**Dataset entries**
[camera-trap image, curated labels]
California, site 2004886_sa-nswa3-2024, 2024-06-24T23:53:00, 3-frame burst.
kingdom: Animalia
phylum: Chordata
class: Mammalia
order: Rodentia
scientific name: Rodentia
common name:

**What to produce**
Every entry is to be restated exactly, with no line dropped.

**Output for this task**
[camera-trap image, curated labels]
California, site 2004886_sa-nswa3-2024, 2024-06-24T23:53:00, 3-frame burst.
kingdom: Animalia
phylum: Chordata
class: Mammalia
order: Rodentia
scientific name: Rodentia
common name:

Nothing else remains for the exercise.